▸ **REQUIRED WORK**:
Beginning at the line containing "Does the position", output every line to the end of the data below exactly as it appears.
******
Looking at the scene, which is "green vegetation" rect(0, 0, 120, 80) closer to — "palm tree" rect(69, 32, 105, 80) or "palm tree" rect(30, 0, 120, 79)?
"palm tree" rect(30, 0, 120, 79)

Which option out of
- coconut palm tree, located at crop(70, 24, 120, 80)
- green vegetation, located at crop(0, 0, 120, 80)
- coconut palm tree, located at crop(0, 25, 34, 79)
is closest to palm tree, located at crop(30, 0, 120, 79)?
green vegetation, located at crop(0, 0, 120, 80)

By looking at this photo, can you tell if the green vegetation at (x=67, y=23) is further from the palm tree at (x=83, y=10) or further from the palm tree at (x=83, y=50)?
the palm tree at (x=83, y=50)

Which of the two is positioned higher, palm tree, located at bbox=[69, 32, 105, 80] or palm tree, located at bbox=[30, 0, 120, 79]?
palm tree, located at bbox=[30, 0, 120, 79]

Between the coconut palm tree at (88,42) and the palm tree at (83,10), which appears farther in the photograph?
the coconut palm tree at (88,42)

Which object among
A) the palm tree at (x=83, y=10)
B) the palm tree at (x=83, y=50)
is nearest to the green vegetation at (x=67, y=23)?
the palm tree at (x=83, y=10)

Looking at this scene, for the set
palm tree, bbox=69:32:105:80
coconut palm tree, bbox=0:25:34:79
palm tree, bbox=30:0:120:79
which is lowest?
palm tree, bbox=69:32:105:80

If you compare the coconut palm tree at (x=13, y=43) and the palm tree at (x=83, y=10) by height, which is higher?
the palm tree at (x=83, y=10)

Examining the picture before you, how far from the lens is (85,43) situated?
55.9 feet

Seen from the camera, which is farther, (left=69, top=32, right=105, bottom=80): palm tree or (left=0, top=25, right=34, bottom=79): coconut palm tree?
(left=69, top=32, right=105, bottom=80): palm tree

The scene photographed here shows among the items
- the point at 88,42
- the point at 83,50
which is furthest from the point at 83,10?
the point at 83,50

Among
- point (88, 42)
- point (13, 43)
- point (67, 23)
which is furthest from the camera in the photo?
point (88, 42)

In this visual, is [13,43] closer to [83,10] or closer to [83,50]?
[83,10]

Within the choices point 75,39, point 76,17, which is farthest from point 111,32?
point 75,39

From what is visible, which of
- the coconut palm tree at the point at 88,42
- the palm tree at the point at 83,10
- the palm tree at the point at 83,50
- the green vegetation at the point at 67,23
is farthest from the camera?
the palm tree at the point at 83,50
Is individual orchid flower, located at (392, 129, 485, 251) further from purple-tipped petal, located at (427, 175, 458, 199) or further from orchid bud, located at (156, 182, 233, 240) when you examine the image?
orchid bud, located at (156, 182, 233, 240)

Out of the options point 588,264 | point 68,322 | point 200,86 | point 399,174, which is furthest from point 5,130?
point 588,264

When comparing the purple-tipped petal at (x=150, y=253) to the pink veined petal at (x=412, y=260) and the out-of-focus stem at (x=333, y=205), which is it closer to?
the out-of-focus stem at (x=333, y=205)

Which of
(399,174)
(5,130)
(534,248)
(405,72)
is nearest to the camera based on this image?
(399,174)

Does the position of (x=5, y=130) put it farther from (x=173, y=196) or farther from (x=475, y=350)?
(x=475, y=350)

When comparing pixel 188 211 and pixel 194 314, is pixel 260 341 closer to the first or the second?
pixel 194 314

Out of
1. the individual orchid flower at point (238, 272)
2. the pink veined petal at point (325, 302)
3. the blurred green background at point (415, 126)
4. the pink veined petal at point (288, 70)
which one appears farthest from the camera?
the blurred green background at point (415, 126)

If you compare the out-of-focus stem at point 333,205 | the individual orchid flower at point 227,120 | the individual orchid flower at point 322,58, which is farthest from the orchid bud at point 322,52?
******
▸ **RESULT FOR THIS TASK**:
Does the position of (x=5, y=130) put it farther from (x=173, y=196) or farther from (x=475, y=350)?
(x=475, y=350)

When comparing pixel 188 211 and pixel 194 314, is pixel 260 341 closer to the first or the second?
pixel 194 314

Out of
1. the individual orchid flower at point (238, 272)
2. the pink veined petal at point (325, 302)
3. the blurred green background at point (415, 126)
4. the pink veined petal at point (288, 70)
which one appears farthest from the camera?
the blurred green background at point (415, 126)

If you compare the out-of-focus stem at point 333,205 | the individual orchid flower at point 227,120 | the individual orchid flower at point 322,58, which is farthest from the orchid bud at point 322,52?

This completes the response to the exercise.